Requests:
A - Reproduce the passage of the post about driving in Japan and the first day of school that opens with the words containing "Now, the first" and closes with "and wide awake.".
B - Carry on the post about driving in Japan and the first day of school from its final sentence.

==== Text passage ====

We have managed thus far to navigate fairly easy despite being illiterate. And many thanks goes out to the lovely google maps for being most helpful finding our way around. However, the one thing google maps doesn’t seem to indicate…is what is and isn’t a sidewalk…and if it allows vehicles (which come on, they usually don’t). The first time we mistook a sidewalk for a road was when we were driving past Kozoji station. We followed directions indicating to go straight, then turn left. We reached a dead end, and turned left. It wasn’t until I got to the end of the “road” when I realized we were on a sidewalk. Luckily the honda fit fits in between posts. 

Tonight, we hit sidewalk #2…at least I think it was a sidewalk. Again, google maps said to go straight (oh and did I mention trying to avoid large ditches on the sides of the road…usually on streets that are “2-way traffic” but really only one car fits at a time…so narrow that I have to push the automatic button to close the side mirrors…ya. Just saying. 

So maps tells us to go straight, and turn left ahead. It was dark, pitch black actually and I see a bunch of flashing, moving, circling lights up ahead. Apparently the road ends, and you can only go left or right. Directions say to go left…so I do. Other cars ALL go right. As I am driving down, I realize there are no more road paint (many roads have words painted on them) and there is an older couple walking down it. To the left is the river…to the right is the ditch? Not sure, but both sides were pitch black and deep drop offs. I stop…Paul, is this a sidewalk? In the end, I reversed it all the way back (go me, I kept it straight), and went the other way. We of course made it where we were going…but seriously. I need to learn Japanese (Kanji, katakana, and hiragana. Look it up). So, I have become fluent already in sidewalk driving. If you want a lesson, let me know. 

Now, the first day of school! 

Kids weren’t supposed to arrive until 8 and for the first day only they came straight to the room. Glad I was there early because several showed up at 7:45! BY 8:45 all kids were here. I met most of the parents, only those whose children came in on the bus (which actually pick up students from the local train stations! So the kids come from allll over!) I didn’t meet. I have a very talkative group. Teachers know that usually the first day is quiet. The kids are excited, but nervous and maybe sleepy. Nope, not here. They were vibrant and wide awake.

==== Supplied material ====

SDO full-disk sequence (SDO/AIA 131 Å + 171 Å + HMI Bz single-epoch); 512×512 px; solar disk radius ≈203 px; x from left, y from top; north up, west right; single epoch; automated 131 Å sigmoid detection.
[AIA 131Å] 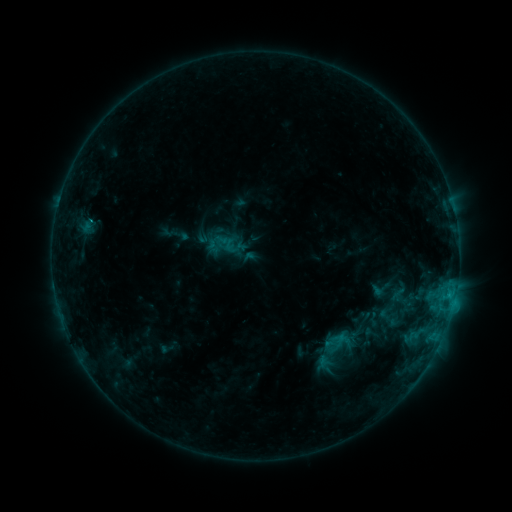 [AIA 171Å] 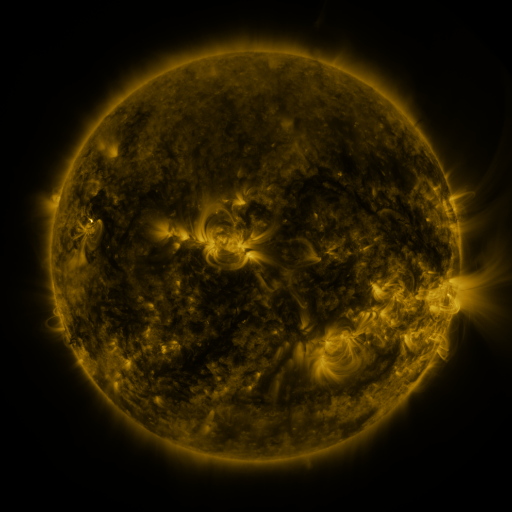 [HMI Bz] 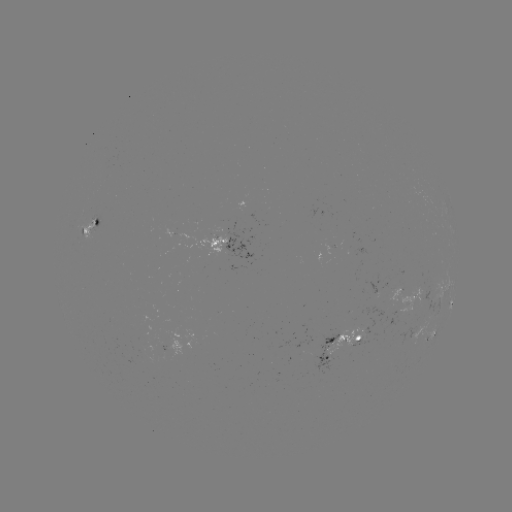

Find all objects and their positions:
sigmoid: [371, 277, 394, 300]
sigmoid: [371, 285, 416, 330]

====

Response list:
A -
Now, the first day of school! 

Kids weren’t supposed to arrive until 8 and for the first day only they came straight to the room. Glad I was there early because several showed up at 7:45! BY 8:45 all kids were here. I met most of the parents, only those whose children came in on the bus (which actually pick up students from the local train stations! So the kids come from allll over!) I didn’t meet. I have a very talkative group. Teachers know that usually the first day is quiet. The kids are excited, but nervous and maybe sleepy. Nope, not here. They were vibrant and wide awake.

B -
I received some cute gifts from a couple students-you probably already saw the skull bracelet. It was cute. I promised her I would wear my other skull jewelry so she would know that I really did like it. When she saw me today, I could tell she was eager to find out. I showed her my bracelet and earrings, and she grinned big time and hugged me hard. It was precious! 
My day was relatively short. Because we are a small K-12 school (350 kids), we have crazy schedules. The kids were with me for only 15 minutes before we had the welcome assembly in the commons. Following that they went to music. From there, they split into Japanese classes. Then, we went to lunch/recess. I finally had them with me at 1:15, but on Wednesdays it’s early dismissal, so they left at 2:00. We hardly got anything done, but had a great day. 

Today was day 2, and they came in just as eager, but followed directions and listened better. That was nice. I was sleeeepy today. Today I had them until 1145-they had lunch, then Japanese again. After Japanese, I had them until dismissal at 3:25. Dismissal is strange! No bell, no announcements. Just watch the clock. Some parents start hanging out by the door, and when we are ready, and it’s close enough to 3:25, I send them off with their parents. Then one group goes out my back door to car riders, and the other group out the front door towards buses. It’s strange, but it works.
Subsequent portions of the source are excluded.